●James Hamilton, “Energy use in Japan”(Econbrowser, July 9, 2007)
一週間ほど前まで、日本に滞在していた。東京にあるいくつかの大学と日本銀行で講演を行うのが訪日の目的だったのだが、それはさておき、驚きを禁じ得ないことがあった。東京では、南カリフォルニアとは大違いのやり方で、エネルギーが使われているようなのだ。
1999年からこれまで(2007年まで)の間に、日本における石油の総消費量は、年率に換算すると1%のペースで減っている。その一方で、同期間に、アメリカにおける石油の総消費量は、年率換算で0.8%のペースで増えている。日米間でかような違いが見られるのは、なぜなのだろうか? 日本の方が経済成長の伸びが鈍いというのも理由の一つではあろうが(日本の実質GDP成長率は年当たりに換算すると1.6%、米国のそれは2.7%)、エネルギーの使い方にまつわる習慣の違いも一因となっているように思われる。
福島駅にある駐輪場
私が直接言葉を交わした(東京で働く)日本人に限っていうと、職場まで自家用車で通勤しているという人は(車通勤を選択肢の一つに入れているという人さえも)、一人もいなかった。誰もが電車通勤。駅までは、バスを利用するか、自転車を漕ぐか、徒歩で向かうか。

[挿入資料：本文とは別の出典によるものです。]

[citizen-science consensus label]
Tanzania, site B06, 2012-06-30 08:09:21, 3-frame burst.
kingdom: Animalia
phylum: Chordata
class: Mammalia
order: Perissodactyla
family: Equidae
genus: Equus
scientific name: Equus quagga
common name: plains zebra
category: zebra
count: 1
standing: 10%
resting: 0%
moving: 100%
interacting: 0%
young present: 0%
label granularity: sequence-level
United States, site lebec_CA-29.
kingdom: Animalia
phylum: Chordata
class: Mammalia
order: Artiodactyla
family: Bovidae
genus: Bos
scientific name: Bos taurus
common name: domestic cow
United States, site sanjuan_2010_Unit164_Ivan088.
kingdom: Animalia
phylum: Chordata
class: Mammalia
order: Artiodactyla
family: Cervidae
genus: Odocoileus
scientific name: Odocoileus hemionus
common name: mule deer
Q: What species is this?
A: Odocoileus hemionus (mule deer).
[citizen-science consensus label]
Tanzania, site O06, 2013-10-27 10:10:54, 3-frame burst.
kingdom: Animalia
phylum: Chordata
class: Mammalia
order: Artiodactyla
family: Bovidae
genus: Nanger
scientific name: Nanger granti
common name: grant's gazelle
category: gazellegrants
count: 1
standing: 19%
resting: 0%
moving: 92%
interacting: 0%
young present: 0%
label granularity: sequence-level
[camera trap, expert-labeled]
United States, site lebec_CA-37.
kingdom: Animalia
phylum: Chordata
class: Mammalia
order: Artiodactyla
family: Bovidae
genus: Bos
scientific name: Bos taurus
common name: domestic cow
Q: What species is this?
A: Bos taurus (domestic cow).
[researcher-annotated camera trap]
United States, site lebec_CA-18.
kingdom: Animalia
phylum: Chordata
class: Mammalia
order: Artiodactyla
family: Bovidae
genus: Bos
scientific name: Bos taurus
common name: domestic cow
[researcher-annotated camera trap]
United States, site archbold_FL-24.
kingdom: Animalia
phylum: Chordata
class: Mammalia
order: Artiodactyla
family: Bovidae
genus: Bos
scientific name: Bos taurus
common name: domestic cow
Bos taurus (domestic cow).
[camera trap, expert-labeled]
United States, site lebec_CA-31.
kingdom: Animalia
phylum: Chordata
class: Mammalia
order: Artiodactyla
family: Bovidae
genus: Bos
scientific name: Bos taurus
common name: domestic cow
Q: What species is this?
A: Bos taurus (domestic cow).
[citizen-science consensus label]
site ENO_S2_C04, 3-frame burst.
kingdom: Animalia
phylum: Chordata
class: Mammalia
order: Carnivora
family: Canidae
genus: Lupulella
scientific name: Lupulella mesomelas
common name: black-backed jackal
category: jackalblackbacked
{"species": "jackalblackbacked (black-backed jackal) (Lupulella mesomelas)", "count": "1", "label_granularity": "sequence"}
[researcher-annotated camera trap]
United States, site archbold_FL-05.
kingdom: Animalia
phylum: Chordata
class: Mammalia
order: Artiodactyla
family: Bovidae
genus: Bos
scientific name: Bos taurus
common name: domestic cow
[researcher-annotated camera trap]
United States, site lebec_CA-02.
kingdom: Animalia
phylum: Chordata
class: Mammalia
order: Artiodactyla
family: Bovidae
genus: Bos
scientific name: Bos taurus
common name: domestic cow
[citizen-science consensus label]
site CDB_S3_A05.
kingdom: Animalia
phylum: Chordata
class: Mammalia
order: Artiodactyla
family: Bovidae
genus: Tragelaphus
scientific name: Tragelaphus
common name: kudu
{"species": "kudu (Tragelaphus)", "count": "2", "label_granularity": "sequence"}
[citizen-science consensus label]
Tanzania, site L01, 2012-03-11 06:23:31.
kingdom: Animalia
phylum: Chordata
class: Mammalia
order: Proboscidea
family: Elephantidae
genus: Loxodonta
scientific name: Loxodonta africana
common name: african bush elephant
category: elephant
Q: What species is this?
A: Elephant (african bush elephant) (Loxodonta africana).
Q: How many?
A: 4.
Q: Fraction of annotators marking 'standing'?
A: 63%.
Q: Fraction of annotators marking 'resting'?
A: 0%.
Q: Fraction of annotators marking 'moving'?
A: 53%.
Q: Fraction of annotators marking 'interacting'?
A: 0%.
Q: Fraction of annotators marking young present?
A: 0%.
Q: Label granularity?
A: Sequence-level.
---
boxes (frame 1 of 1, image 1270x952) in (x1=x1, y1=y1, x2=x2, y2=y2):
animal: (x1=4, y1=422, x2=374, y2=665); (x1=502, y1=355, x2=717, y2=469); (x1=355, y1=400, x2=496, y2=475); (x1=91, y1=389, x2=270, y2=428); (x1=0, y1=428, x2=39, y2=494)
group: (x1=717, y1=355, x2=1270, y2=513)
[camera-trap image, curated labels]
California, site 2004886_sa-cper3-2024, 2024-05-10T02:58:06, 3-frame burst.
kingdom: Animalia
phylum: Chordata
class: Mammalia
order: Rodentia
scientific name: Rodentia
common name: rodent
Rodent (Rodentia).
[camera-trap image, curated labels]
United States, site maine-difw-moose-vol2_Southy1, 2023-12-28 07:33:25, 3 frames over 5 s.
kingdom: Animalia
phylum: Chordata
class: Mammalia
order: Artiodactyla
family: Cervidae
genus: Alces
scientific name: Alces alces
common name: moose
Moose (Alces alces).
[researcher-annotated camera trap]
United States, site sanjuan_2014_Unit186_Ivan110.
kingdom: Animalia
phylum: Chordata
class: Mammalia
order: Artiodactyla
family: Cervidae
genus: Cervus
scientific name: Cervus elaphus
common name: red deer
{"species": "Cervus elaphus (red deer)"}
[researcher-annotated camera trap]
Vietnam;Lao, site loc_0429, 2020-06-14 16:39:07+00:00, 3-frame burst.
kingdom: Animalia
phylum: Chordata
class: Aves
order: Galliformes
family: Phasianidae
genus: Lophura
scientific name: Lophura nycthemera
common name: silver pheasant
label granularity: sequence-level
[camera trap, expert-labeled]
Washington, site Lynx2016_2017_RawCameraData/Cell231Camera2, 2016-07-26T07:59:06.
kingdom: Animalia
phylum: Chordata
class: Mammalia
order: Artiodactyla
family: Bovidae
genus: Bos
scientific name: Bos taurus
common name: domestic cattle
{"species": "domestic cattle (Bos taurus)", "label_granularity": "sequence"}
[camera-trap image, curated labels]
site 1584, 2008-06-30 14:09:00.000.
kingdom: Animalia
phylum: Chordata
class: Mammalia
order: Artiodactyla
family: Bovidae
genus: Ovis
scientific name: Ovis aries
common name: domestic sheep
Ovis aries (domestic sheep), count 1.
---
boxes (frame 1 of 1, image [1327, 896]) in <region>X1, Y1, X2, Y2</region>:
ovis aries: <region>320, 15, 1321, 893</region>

東京で車通勤が忌避されているのは、アメリカに比べて、ガソリンの価格がべらぼうに高いからというわけじゃない。東京近郊にあるガソリンスタンドで、レギュラーガソリンが1リットル当たり136円(1ガロン当たりおよそ4.20ドル)で売られているのをよく目にしたものだ〔2007年7月時点の話〕。私が暮らす(南カリフォルニアにある)サンディエゴでは、レギュラーガソリンの価格が今年(2007年)の春に1ガロン当たり最高で3.50ドルに達したことがあったが、それに比べると、確かに東京の方がガソリンの価格は高くはあるが、かといって、べらぼうに高いというわけでもない。
東京では、駐車場代が高い。そんな不満の声をよく耳にしたものだ。私が観察した範囲でいうと、駐車場に車を1日預けておこうとすれば、2000円(およそ16.30ドル)はかかる、というのが典型的なケースのようだ。さらには、高い駐車場代を支払う意思があっても、駐車場に空きがあるとは限らない。職場で従業員のために駐車場を用意してくれていればいいが、そうなっているわけでもない。
駐車場の問題もあるが、個人的に一番しっくりくる説明は他にある。自分で車を運転するよりも、電車を利用した方が、通勤時間が短くて済む、というのがそれだ。東京だと、ほんの数分も待てば、目的の電車に乗れる一方で(私も東京にいる間に、ほとんど待つこともなく、1日のうちに何本も電車を利用したものだ)、車を運転して都内の主要道路を通り抜けようとすれば、渋滞に巻き込まれること必至だ。何年か前になるが、東京都が交通インフラの強化策を打ち出したが、その対象として選ばれたのは、駐車場や道路ではなく、鉄道だったものだ。
日本の隣国たる中国は、今後のエネルギー政策のお手本をどこに求めたらよいかと模索している最中のようだが、私ならどの国をお薦めするかはおわかりだろう。